Provided passage:

start

01:00 AM EDT on Friday, May 1, 2009

By Tom Mooney

Journal Staff Writer

WARWICK — One moment, 15-year-old Kimberly Pisaturo, a smart and popular sophomore at Pilgrim High School, was walking to school, looking down at her cell phone, witnesses say, when she stepped into a crosswalk running alongside busy Warwick Avenue and into the path of a turning school bus.

She died there Friday morning before the 7:24 first bell sounded just up the street.

“For someone this young to lose their life is a tragedy of unmeasurable proportion,” School Committee member Paul Cannistra said hours later, long after firefighters had removed the red tarp encircling the place behind the bus where Kimberly’s body had lain, and the intersection of Warwick Avenue and Pilgrim Parkway had resumed its hectic pace.

The accident happened around 7:05 a.m.

Police Chief Stephen M. McCartney said the bus, carrying about 20 Pilgrim students, had been driving north on Warwick Avenue. It stopped at the intersection. On a green light, it turned left onto Pilgrim Parkway heading for the high school about a quarter-mile away.

Witnesses told the police Kimberly appeared to be looking at her cell phone and had her head down when she walked into the crosswalk as the bus was turning in, McCartney said. Earphones and an iPod were also found on her, he said in a statement; it wasn’t clear whether she had been listening to music.

Kimberly may also have been wearing the hood of a sweatshirt pulled up, said School Supt. Peter Horoschak.

The superintendent said a teaching assistant in a car behind the bus noticed the imminent accident and blew her horn to warn Kimberly “but it happened so quickly.”

Horoschak said some of the students on the bus also reported seeing the girl and the bus on a collision course and at least one bus rider heard the bus hit the student.

“This is a tremendous loss,” said Horoschak. “She was an extraordinarily good student, very well liked, and her academic standing was excellent.”

Dozens of grief counselors from other city schools converged on the high school to offer help to the 1,200 students.

Horoschak described the mood at the school as “very somber.” He added, “It’s a very shocking thing to have occurred.”

Some students asked to be released early, he said, while counselors spoke to the remaining students in small groups.

Through the police, Kimberly’s family issued a statement saying they appreciated “the outpouring of public sympathy and would only ask for privacy during this very difficult time.”

While a police reconstruction team investigated the accident Friday morning, the bus driver, described by Horoschak as distraught, sat 20 yards away in the back seat of a car, consoled by several weeping women. “It’s a very difficult matter for her to be dealing with,” he said.

end

(Dataset excerpt)

start

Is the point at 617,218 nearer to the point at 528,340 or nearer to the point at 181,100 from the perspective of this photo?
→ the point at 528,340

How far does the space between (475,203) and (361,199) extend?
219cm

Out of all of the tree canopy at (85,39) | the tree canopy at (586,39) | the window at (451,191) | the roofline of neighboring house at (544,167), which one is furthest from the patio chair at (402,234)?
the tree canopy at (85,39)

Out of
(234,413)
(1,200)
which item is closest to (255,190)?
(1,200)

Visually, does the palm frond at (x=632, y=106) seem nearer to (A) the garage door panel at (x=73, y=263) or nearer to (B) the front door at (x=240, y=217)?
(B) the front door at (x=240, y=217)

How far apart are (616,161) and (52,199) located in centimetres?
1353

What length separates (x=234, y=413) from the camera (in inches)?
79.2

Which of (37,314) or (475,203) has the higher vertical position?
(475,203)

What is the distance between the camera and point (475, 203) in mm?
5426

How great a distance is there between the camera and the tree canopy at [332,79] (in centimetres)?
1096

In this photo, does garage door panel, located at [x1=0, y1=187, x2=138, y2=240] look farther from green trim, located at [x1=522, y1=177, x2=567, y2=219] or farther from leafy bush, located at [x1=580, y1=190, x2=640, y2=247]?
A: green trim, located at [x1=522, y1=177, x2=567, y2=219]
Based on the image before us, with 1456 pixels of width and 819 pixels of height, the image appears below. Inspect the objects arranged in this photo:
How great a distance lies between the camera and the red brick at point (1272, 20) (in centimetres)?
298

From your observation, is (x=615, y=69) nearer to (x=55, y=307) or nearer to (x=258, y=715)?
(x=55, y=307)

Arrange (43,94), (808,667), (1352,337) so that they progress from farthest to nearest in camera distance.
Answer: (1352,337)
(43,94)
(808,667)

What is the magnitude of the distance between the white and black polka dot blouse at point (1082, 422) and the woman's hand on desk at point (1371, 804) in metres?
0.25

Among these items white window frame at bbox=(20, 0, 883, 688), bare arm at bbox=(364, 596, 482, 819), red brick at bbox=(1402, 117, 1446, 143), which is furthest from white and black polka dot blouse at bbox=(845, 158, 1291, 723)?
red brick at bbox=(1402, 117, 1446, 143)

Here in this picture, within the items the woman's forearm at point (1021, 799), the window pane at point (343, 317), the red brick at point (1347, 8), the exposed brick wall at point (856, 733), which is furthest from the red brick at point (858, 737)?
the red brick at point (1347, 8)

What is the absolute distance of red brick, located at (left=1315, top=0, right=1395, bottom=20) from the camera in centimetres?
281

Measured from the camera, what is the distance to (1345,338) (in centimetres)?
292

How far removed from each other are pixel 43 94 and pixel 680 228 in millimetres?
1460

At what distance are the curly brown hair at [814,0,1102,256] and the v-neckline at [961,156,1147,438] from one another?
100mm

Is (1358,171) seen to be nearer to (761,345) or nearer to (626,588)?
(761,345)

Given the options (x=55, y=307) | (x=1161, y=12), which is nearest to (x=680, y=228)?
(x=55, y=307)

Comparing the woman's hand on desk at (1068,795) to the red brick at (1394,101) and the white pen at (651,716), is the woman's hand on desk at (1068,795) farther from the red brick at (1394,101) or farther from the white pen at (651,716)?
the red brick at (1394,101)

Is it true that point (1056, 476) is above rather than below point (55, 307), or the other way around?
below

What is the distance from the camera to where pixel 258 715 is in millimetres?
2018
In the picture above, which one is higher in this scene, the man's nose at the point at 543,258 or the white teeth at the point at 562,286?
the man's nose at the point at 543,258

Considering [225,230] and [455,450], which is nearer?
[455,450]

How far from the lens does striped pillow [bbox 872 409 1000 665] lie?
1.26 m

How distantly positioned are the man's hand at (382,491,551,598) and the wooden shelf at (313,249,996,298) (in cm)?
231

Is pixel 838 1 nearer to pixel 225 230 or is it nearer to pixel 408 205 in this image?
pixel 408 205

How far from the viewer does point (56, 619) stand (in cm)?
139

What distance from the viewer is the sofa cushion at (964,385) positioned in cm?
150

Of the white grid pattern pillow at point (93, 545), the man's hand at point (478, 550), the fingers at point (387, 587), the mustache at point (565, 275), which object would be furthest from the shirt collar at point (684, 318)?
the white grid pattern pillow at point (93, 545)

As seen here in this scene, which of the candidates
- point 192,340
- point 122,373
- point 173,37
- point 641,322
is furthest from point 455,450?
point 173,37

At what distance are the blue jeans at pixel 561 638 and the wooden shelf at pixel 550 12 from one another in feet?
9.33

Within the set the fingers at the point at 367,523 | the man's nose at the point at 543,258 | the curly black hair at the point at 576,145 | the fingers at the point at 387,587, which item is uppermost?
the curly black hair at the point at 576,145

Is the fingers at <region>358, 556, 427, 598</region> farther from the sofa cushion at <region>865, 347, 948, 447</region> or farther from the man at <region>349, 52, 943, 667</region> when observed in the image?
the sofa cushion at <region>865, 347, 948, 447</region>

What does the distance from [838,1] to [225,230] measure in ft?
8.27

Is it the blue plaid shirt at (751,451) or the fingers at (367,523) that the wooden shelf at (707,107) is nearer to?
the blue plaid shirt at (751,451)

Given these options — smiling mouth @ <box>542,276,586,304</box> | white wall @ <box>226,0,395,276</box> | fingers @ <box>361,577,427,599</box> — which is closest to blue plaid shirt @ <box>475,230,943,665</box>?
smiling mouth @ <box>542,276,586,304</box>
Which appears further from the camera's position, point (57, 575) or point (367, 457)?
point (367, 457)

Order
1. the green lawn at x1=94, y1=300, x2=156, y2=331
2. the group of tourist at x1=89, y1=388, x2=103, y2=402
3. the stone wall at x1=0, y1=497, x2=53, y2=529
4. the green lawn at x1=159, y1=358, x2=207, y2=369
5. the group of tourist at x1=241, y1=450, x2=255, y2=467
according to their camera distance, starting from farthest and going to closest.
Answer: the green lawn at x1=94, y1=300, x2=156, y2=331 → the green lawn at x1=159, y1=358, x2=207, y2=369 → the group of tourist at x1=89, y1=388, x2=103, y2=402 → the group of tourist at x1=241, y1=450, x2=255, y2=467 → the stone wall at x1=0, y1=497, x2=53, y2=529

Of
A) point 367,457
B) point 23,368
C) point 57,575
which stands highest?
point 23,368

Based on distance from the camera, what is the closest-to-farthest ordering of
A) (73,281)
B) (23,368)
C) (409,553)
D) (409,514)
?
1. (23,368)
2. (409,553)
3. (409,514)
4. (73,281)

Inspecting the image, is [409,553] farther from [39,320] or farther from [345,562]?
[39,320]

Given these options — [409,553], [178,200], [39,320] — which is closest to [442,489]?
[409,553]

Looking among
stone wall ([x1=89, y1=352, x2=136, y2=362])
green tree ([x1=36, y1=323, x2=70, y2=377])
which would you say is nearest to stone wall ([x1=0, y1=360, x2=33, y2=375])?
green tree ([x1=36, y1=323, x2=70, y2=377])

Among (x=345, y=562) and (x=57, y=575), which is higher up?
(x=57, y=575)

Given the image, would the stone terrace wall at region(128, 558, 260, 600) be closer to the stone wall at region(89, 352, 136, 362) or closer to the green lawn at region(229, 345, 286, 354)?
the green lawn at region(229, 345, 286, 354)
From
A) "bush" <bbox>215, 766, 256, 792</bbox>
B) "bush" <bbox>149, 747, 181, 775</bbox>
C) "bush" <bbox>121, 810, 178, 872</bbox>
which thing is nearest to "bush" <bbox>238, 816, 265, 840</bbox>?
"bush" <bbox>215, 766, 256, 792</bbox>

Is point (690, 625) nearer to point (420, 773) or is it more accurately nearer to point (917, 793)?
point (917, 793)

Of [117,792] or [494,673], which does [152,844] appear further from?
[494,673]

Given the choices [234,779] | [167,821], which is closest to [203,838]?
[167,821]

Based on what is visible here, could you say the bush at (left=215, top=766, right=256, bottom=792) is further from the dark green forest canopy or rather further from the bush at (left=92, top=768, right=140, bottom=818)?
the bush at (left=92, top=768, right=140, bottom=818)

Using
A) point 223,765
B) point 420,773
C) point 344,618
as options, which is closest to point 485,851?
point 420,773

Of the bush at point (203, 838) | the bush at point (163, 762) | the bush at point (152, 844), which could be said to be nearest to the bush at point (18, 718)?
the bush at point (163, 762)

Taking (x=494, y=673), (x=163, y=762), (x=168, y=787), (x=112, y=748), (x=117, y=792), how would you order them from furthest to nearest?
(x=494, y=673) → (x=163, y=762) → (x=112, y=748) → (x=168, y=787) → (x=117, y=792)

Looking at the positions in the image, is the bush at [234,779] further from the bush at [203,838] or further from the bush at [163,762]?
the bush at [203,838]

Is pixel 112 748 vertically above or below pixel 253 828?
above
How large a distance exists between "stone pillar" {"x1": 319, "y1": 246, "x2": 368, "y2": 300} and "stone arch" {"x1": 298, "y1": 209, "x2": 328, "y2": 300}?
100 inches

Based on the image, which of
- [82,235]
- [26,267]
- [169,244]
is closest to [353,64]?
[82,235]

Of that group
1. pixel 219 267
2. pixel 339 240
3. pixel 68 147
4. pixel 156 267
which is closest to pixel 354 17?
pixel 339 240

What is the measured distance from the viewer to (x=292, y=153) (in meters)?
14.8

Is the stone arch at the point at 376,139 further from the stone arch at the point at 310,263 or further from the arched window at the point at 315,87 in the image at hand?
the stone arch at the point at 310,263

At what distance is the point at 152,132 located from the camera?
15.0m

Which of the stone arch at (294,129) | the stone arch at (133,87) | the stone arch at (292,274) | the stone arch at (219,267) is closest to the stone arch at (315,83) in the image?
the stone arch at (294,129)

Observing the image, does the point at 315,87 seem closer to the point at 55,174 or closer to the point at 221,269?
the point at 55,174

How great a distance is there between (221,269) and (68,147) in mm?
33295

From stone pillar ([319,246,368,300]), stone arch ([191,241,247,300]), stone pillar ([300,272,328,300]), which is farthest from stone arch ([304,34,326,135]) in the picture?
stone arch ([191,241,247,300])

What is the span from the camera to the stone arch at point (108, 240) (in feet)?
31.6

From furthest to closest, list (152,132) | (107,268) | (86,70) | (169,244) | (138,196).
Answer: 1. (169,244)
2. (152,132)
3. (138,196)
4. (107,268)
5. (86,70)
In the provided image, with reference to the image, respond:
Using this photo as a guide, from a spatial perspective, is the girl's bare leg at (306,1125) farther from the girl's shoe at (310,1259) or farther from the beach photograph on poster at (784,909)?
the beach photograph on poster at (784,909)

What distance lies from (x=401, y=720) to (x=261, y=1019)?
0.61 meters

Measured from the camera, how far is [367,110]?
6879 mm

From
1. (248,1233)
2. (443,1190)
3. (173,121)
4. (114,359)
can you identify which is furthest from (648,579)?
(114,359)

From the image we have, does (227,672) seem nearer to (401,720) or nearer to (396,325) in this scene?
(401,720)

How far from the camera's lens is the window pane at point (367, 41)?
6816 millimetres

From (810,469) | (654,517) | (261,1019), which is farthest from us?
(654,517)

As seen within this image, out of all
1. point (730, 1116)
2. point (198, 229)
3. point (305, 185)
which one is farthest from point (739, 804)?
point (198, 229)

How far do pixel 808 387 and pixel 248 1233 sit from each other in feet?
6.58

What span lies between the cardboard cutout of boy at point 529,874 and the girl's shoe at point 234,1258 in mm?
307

end

What you have to do: Please revise the article on the Warwick bus accident, starting at "Journal Staff Writer" and ending at "around 7:05 a.m.", so that "crosswalk" becomes "pedestrian crossing". These records were taken from a separate source.

Worked answer:
Journal Staff Writer

WARWICK — One moment, 15-year-old Kimberly Pisaturo, a smart and popular sophomore at Pilgrim High School, was walking to school, looking down at her cell phone, witnesses say, when she stepped into a pedestrian crossing running alongside busy Warwick Avenue and into the path of a turning school bus.

She died there Friday morning before the 7:24 first bell sounded just up the street.

“For someone this young to lose their life is a tragedy of unmeasurable proportion,” School Committee member Paul Cannistra said hours later, long after firefighters had removed the red tarp encircling the place behind the bus where Kimberly’s body had lain, and the intersection of Warwick Avenue and Pilgrim Parkway had resumed its hectic pace.

The accident happened around 7:05 a.m.